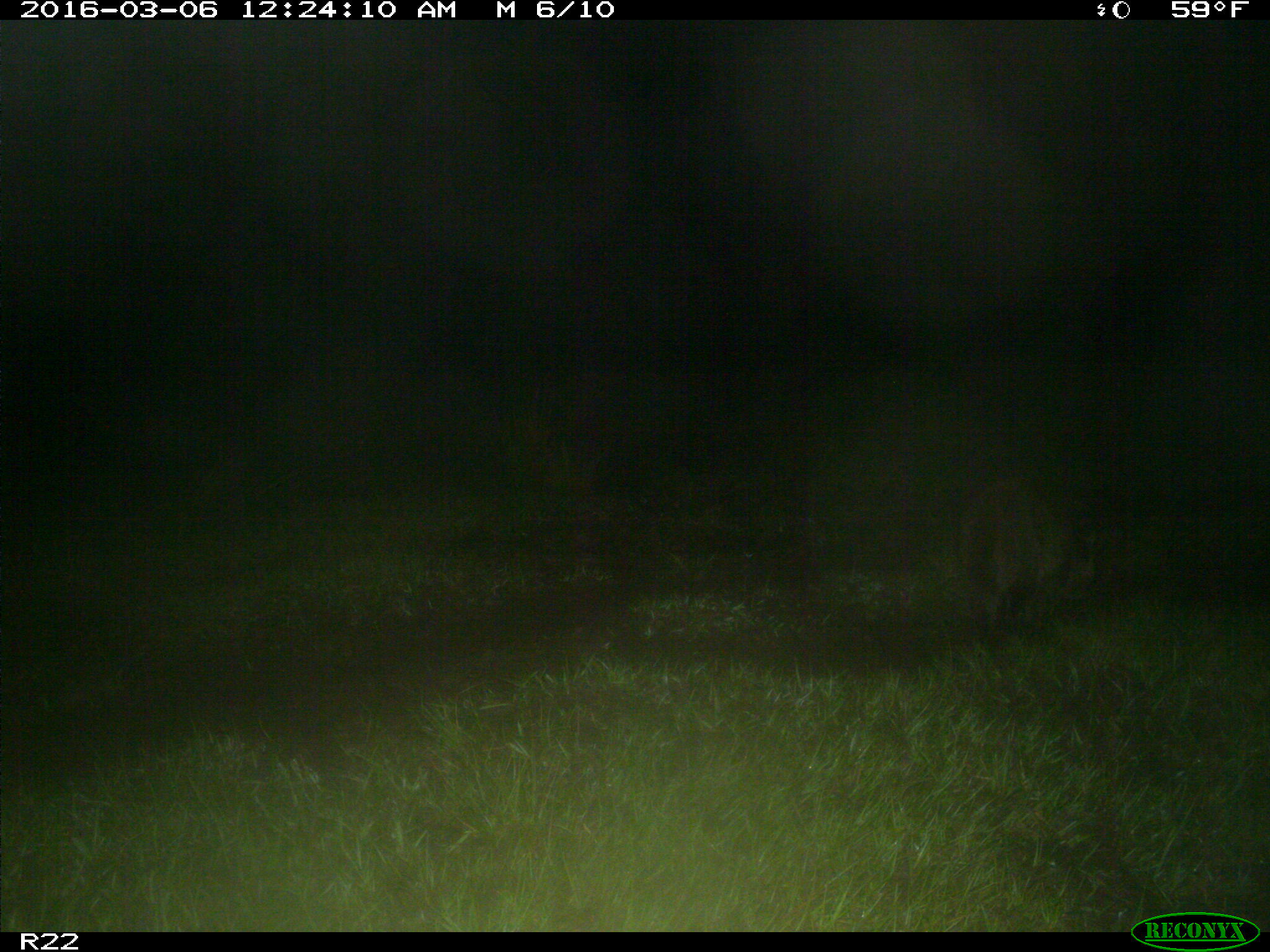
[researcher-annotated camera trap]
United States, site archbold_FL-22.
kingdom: Animalia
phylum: Chordata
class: Mammalia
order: Carnivora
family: Procyonidae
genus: Procyon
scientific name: Procyon lotor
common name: common raccoon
Procyon lotor (common raccoon).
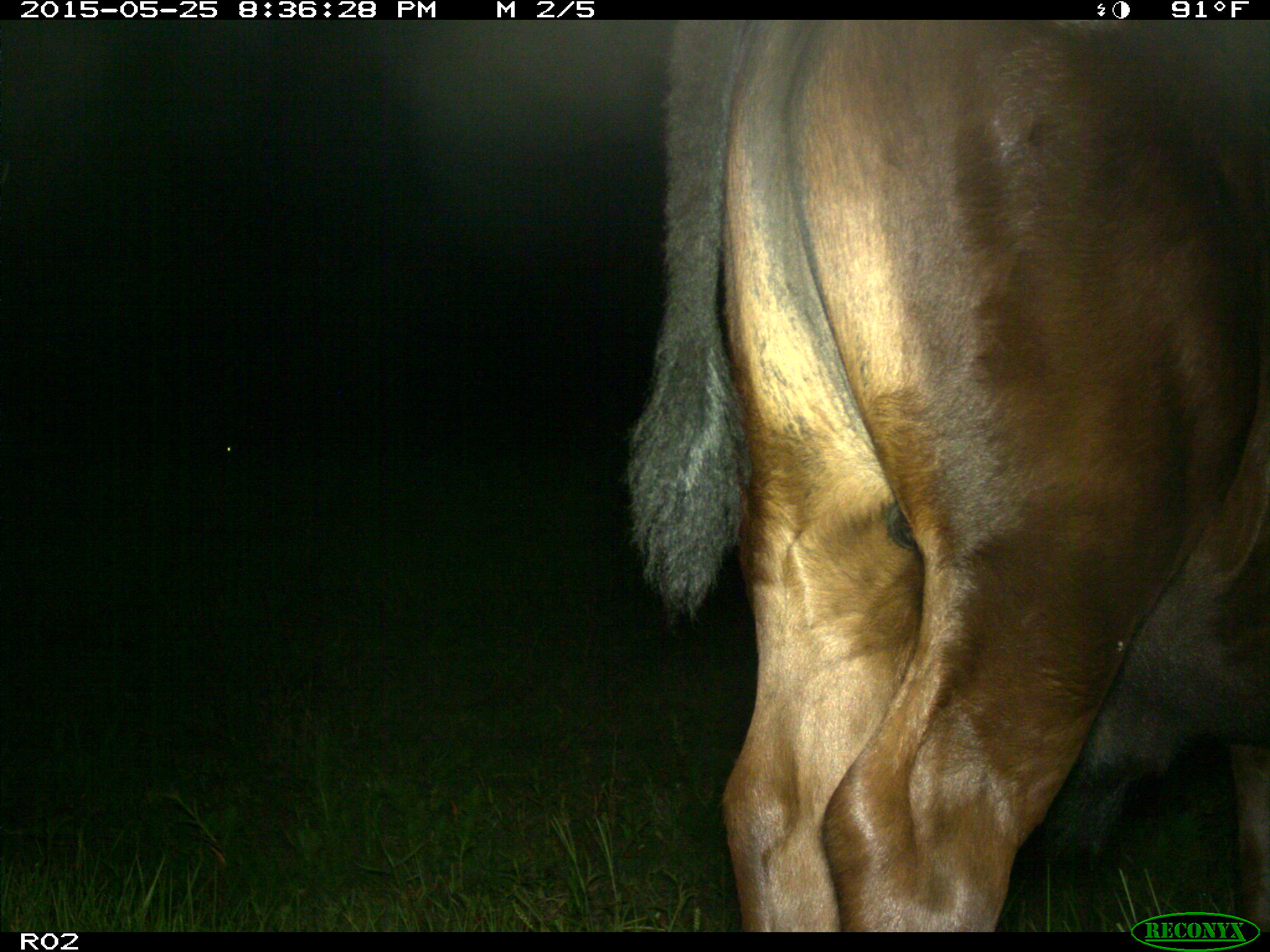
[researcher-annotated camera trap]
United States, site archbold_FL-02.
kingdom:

+---+

What to work on
List every line above that holds the word "United".

Task answer
United States, site archbold_FL-22.
United States, site archbold_FL-02.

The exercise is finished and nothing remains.